Among The Thugs


I was just reading about the kid from Brooklyn who caught Barry Bonds' "historic" 456th home run ball. Yawn.
As the specially marked baseball landed [in the right-center field bleachers], dozens of fans wrestled for it and the promise of riches it carried. Suddenly, the metal bleachers vibrated with energy. Grunts, cheers and the cries of frightened children broke the silence as parents sought to shield their youngsters from the chaos.

In the middle of it all was 22-year-old New Yorker Matt Murphy, who emerged from beneath the pile holding the ball Bonds hit for career home run No. 756. His face was bloodied and his clothes stretched and torn from his battle in the bleachers.

The ball's estimated worth, according to the article: about half a million.  It'll probably bring more.  Because, not only are people stupid enough to fight like animals for a baseball, people are stupid enough to pay millions for it (look at Mark McGwire's 70th).  
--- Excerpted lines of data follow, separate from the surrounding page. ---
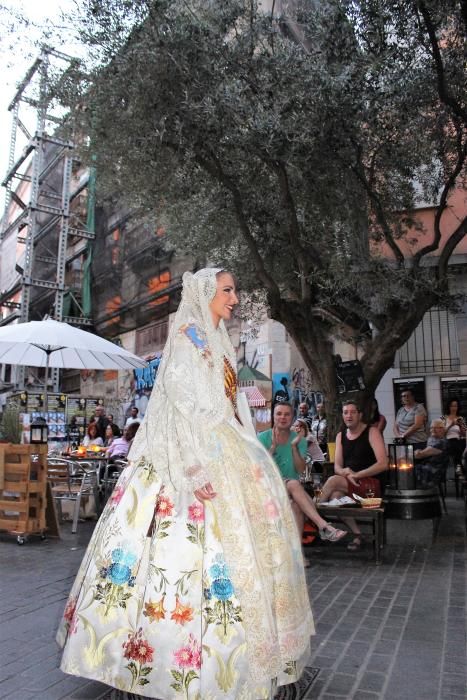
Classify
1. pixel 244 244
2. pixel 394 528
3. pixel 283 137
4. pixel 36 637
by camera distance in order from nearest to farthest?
pixel 36 637 → pixel 394 528 → pixel 283 137 → pixel 244 244

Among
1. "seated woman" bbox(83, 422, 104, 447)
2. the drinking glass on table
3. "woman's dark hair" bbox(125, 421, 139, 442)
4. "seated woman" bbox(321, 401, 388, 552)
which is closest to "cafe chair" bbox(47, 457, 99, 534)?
"woman's dark hair" bbox(125, 421, 139, 442)

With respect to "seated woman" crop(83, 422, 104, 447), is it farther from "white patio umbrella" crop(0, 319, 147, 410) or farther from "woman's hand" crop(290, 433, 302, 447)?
"woman's hand" crop(290, 433, 302, 447)

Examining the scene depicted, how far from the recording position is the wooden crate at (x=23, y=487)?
6.36m

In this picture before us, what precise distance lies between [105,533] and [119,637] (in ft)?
1.37

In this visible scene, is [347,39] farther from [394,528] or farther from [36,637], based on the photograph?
[36,637]

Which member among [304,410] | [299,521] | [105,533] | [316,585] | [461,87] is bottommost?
[316,585]

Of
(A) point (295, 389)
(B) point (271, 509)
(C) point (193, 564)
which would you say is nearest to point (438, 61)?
(B) point (271, 509)

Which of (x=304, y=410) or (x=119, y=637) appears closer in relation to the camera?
(x=119, y=637)

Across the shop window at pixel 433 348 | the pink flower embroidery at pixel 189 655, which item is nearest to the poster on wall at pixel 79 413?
the shop window at pixel 433 348

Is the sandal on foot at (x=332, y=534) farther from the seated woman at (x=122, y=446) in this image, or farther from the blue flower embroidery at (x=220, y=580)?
the seated woman at (x=122, y=446)

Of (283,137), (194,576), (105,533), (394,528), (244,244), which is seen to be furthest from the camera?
(244,244)

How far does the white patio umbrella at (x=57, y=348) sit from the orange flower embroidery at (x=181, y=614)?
17.8 ft

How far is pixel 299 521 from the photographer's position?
17.6ft

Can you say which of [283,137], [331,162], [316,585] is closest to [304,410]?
[331,162]
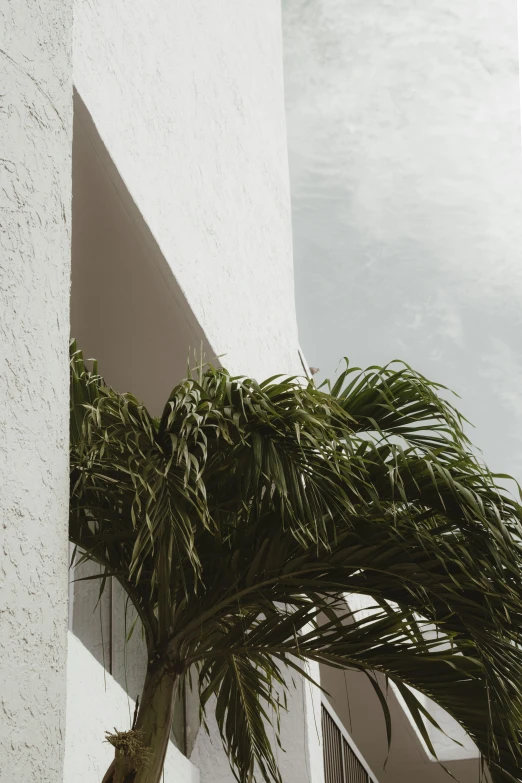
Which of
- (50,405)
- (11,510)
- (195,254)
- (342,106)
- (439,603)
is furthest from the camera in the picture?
(342,106)

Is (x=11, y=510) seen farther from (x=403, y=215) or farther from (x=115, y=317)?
(x=403, y=215)

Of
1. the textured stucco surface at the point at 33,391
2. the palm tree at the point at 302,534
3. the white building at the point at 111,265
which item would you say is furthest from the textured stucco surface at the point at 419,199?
the textured stucco surface at the point at 33,391

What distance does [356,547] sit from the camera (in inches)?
130

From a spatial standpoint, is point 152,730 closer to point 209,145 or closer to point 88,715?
point 88,715

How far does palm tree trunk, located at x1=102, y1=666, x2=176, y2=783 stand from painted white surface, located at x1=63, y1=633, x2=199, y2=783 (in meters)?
0.70

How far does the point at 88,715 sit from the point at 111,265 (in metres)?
2.01

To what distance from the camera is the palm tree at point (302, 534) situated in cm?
304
His home run balls might as well be worth something, I guess, since the set of balls he was born with aren't worth a damn, having shrunk to the size of peas from all those steroids he was taking so he could hit those other balls out of the park.
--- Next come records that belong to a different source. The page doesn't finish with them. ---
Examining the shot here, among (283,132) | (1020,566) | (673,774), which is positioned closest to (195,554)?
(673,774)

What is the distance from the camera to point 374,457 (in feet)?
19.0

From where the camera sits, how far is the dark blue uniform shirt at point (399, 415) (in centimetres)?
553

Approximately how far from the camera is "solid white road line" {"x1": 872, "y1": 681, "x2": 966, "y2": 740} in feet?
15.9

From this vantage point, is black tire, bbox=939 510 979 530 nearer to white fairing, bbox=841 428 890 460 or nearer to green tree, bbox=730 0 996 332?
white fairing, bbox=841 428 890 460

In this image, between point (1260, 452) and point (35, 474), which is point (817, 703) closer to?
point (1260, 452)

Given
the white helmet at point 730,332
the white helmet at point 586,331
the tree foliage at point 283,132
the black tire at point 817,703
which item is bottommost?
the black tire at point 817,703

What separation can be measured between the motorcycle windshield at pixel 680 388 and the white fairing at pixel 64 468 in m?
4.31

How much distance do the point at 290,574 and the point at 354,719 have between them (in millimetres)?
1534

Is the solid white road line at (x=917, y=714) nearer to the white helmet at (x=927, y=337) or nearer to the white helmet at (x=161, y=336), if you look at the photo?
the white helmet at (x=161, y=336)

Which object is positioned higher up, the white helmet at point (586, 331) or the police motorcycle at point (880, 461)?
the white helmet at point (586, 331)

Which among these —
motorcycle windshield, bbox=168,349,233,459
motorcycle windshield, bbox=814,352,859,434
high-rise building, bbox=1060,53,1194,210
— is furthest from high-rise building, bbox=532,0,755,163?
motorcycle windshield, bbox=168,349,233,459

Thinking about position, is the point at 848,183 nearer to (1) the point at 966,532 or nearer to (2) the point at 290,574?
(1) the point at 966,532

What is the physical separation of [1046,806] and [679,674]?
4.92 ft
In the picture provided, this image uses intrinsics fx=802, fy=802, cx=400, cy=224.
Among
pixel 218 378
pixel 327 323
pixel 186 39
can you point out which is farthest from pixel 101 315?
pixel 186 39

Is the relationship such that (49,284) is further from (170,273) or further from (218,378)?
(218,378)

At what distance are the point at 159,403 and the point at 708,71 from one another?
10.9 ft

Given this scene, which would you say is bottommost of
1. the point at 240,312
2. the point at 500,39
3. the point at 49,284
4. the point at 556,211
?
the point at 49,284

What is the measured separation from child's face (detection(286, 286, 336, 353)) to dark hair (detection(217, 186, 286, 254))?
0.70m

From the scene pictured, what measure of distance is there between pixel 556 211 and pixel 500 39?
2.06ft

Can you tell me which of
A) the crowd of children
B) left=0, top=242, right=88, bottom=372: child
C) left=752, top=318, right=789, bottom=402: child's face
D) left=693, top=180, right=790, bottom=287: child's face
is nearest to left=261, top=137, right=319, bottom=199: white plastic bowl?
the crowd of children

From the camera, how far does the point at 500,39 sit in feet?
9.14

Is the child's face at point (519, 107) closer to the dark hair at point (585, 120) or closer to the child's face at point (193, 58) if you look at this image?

But isn't it funny how everything is about finding that golden ticket.  Everything's about getting lucky, being discovered, winning the lottery.  And that's the real story here.  Nobody cares about Bonds' balls.  It's the kid in the bleachers that's gonna make a million from one of 'em that's the real American success story.
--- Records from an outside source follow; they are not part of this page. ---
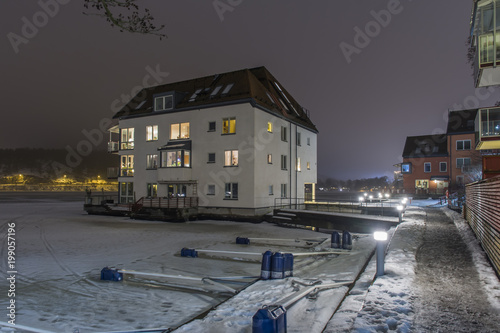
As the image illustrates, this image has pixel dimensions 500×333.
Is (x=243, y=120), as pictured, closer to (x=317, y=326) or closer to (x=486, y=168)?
(x=486, y=168)

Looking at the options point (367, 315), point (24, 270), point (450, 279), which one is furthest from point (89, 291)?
point (450, 279)

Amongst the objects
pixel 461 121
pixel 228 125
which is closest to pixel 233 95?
pixel 228 125

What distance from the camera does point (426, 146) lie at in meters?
54.7

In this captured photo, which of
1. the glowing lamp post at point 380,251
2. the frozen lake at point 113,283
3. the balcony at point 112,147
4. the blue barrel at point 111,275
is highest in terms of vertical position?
the balcony at point 112,147

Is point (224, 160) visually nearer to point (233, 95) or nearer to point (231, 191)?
point (231, 191)

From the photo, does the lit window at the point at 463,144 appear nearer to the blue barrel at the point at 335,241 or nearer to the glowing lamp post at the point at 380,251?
the blue barrel at the point at 335,241

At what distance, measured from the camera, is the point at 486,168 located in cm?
1555

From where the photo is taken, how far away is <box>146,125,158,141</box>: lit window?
3279 cm

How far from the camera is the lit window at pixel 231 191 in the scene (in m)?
28.2

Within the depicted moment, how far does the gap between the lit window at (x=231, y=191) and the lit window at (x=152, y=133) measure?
30.7 feet

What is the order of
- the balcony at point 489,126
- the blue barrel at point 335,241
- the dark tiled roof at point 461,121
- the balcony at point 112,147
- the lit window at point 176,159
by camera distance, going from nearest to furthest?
the blue barrel at point 335,241, the balcony at point 489,126, the lit window at point 176,159, the balcony at point 112,147, the dark tiled roof at point 461,121

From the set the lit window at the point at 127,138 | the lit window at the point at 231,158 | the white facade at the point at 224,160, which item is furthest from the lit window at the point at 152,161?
the lit window at the point at 231,158

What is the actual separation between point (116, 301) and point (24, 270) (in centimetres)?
494

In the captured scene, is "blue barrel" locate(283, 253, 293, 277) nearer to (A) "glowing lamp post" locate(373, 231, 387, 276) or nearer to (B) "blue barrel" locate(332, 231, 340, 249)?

I mean, they rush this kid—who managed, bloodied face and torn clothes aside, to hang onto that ball—out of the stadium surrounded by armed guards. 

Because while it takes a measure of skill, stick-to-itness, and a steady diet of steroids to hit 456 balls out of the park, it's pure luck and brute force that lets you leave the park holding a home run ball worth a million bucks. It could've been anybody.  And that right there's the American Dream, my friends.